The huge amount of data produced in Geosciences is increasing exponentially, and numerical modelling has become a key tool for understanding tectonic evolution over time, which also increases the volume of data produced. Here, I, João Bueno (PhD student at University of São Paulo, Brazil) will present how a machine learning technique known as Self-Organising Maps can be used to understand the interaction between variables and their evolution in numerical models. This technique has been applied in many fields, such as finance, climate and geography, with great results when investigating high-dimensional datasets. It has enormous potential for use in tectonic studies.
Large datasets, huge challenges!
Geodynamic modelling often produces many results and datasets, making the modelling analysis a challenging task for geoscientists. It is very common to have enormous datasets, with tens of gigabytes and many variables for the mesh nodes or elements. These can include scalar variables (like temperature, viscosity, and strain), vectorial variables (heat flux and/or velocity), and even tensors (such as stress). Furthermore, it is common not only to investigate one variable at one time step, but also its interactions with the other variables and how it evolves over time.

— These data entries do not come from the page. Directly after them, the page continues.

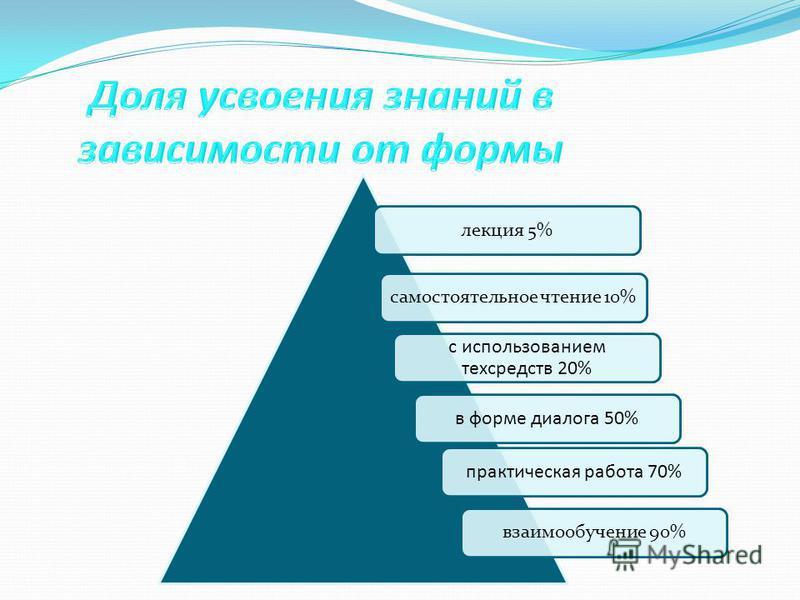 с использованием тех средств 20% самостоятельное чтение 10%лекция 5% в форме диалога 50%практическая работа 70% взаимообучение 90%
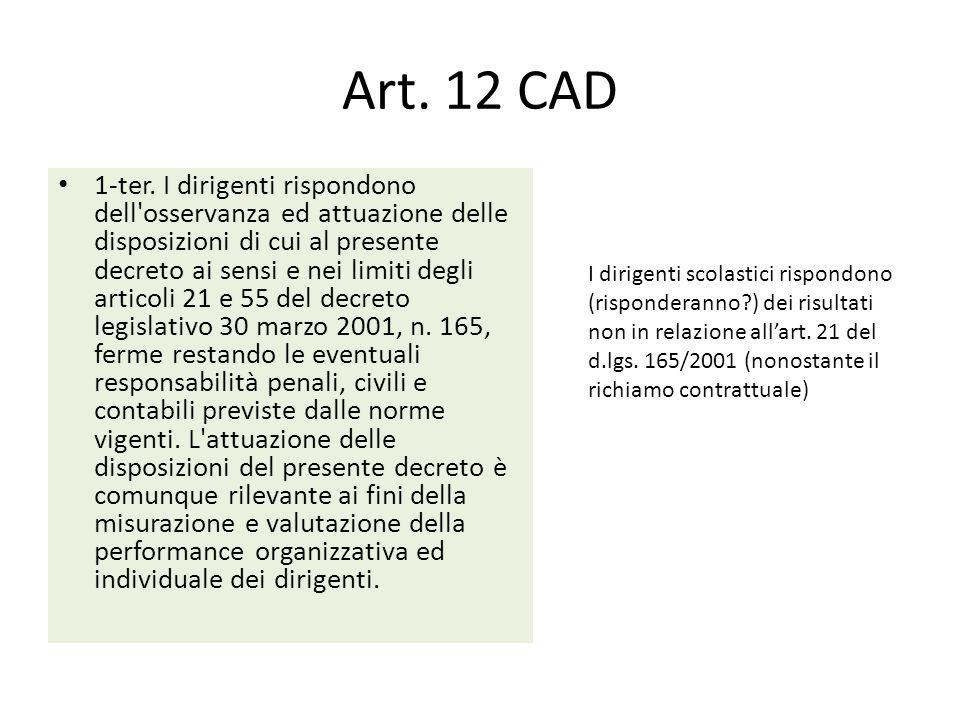 Art.12 CAD 1-ter.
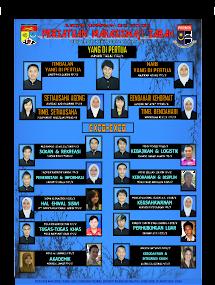 Pimpinan Permis 2011/2012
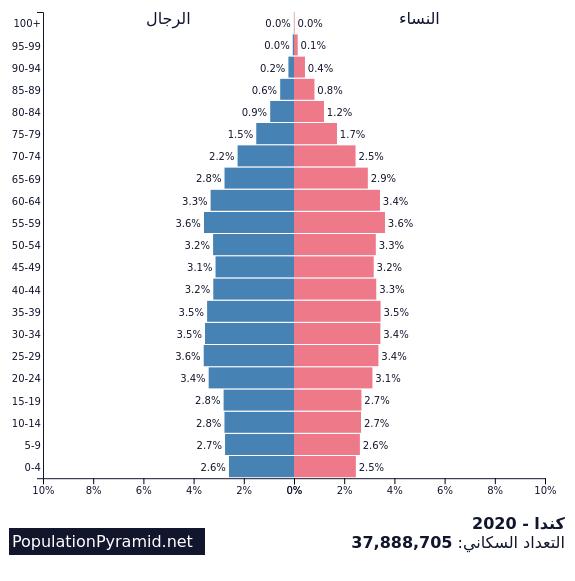 التعداد السكاني كندا 2020 Populationpyramid Net
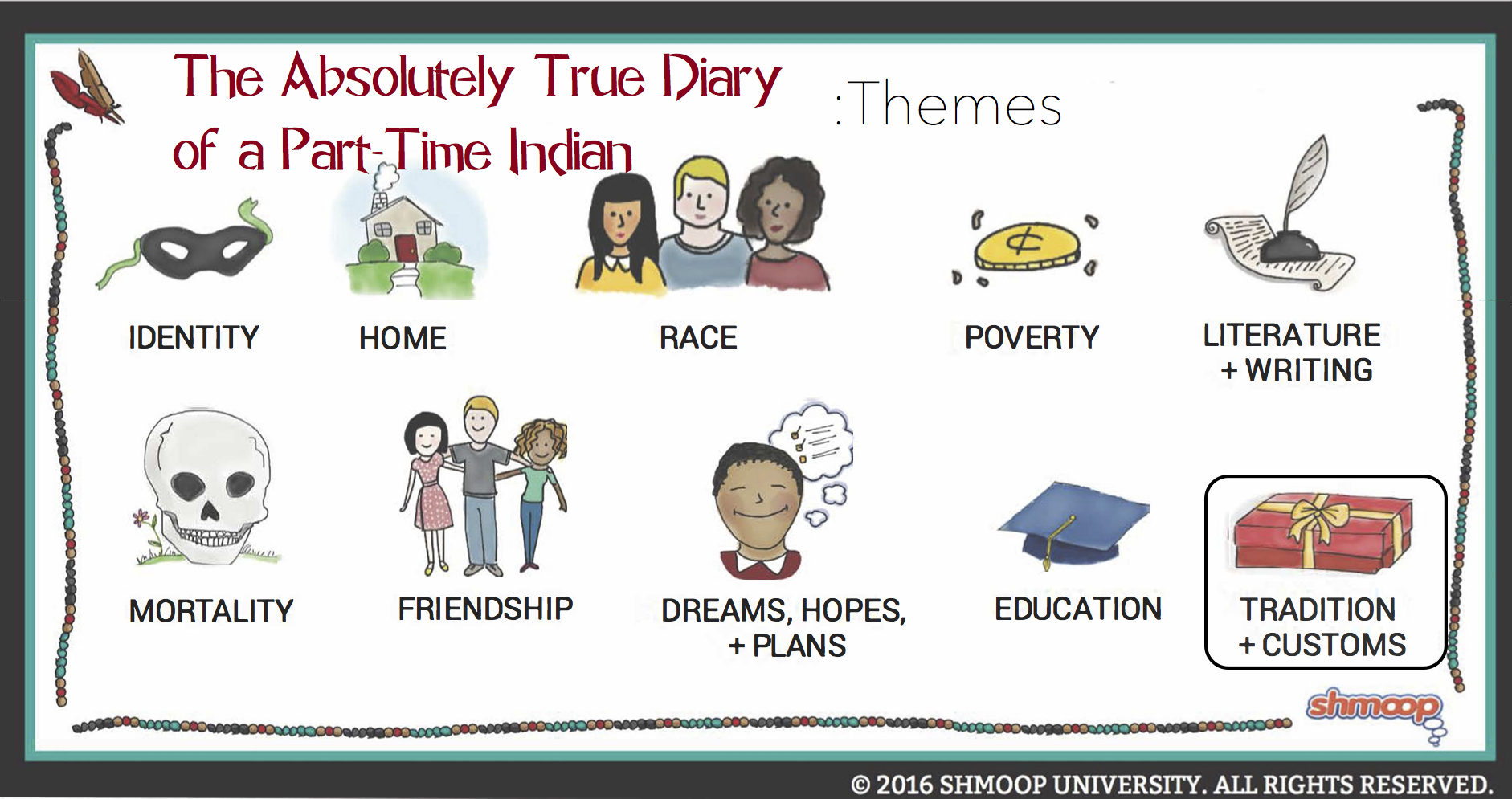 Absolutely True Diary Of A Part Time Indian Quotes Interesting The Absolutely True Diary Of A Parttime Indian Theme Of Tradition .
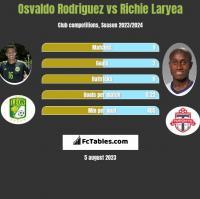 Osvaldo Rodriguez vs Richie Laryea h2h player stats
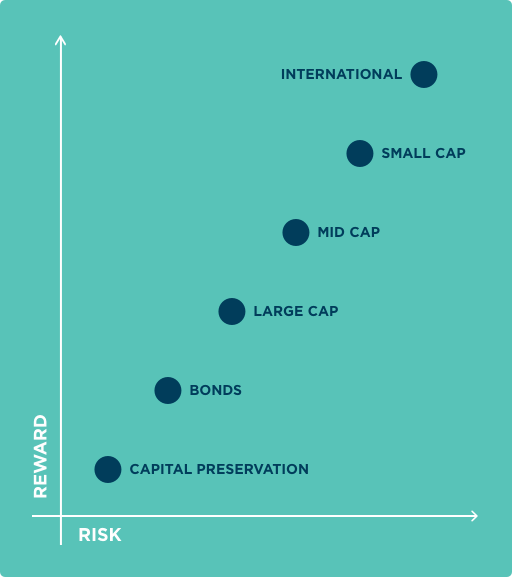Chart displaying increasing levels of risk and reward for different investment categories. From lowest risk and reward to highest – capital preservation, bonds, large cap stocks, mid cap stocks, small cap stocks and international stocks.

João Paulo de Souza Bueno is a Brazilian PhD student researching salt tectonics and the thermal blanket effect, with a particular focus on how it can alter the topography and temperature field of rifted margins using geodynamic models.
This volume of data represents just one scenario; in practice, dozens of scenarios are often analysed. The comparison between geodynamic scenarios and tectonic settings is often complex and is strongly influenced by our expertise in geology, geophysics and numerical methods. After personally struggling with these problems during my research, I watched a great presentation about Self-Organizing Maps (SOM) by Professor Cleyton Carneiro, from the University of São Paulo, suggesting a possible solution. His research team had compiled around 20 spatial variables in an attempt to classify remote sensing images, achieving amazing results.
In a nutshell, Self-Organizing Maps are a topological neural network that learns a certain data pattern and creates a 2D representation or “map” view from the original variables. Since a geodynamic simulation can be considered as “spatial variables” over time, it is intuitive to consider that machine learning techniques can be used to examine large datasets from these kinds of models. This was exactly what we did with the help of Profs. Cleyton Carneiro and Rafael Giorgia (both from POLI-USP in Brazil). With this approach, it was possible to train a SOM neural network using intraSOM library (De Gouvêa et al., 2023) to visualise tendencies and to observe how the neurons “learned” what was happening in the modelled materials.
How do these “Maps” work?
Self-Organizing Maps are an effective tool to visualise and to compile high-dimensional data, allowing the visualization of n-dimensions on 2D projections (Kohonen, 1998). An initial neural network is trained using a dataset, in which a neural network will learn how to represent the data. In SOM, the neurons are represented as graphs, with a topological arrangement that can deform in learning iterations (Figure 1). A common initial grid setting is the hexagonal, where each neuron has six neighbouring neurons, but a regular four neighbours is also possible. To avoid edge effects on the maps, we can use a toroidal topology on neuron’s network, creating a ‘doughnut’ shape instead of a planar map. This ensures that a neuron at the top edge is directly connected to one at the bottom, creating a continuous surface (Mount & Weaver, 2011).
After dataset pre-processing and the neural network initialisation, the training process consists of two main phases. The first is the competitive phase, where neurons compete to find the one that best represents a sample. The neuron with the smallest distance to the sample is declared the Best-Matching Unit (BMU). The following stage is the cooperative phase, where the BMU influences the network to improve the fit to the samples. In this phase, the neighbouring neurons are pulled towards the BMU, making the topological structure behave like an elastic net (Figure 1). This mechanism drives the learning process, as the BMU and its neighbours adjust their weights to match the input patterns.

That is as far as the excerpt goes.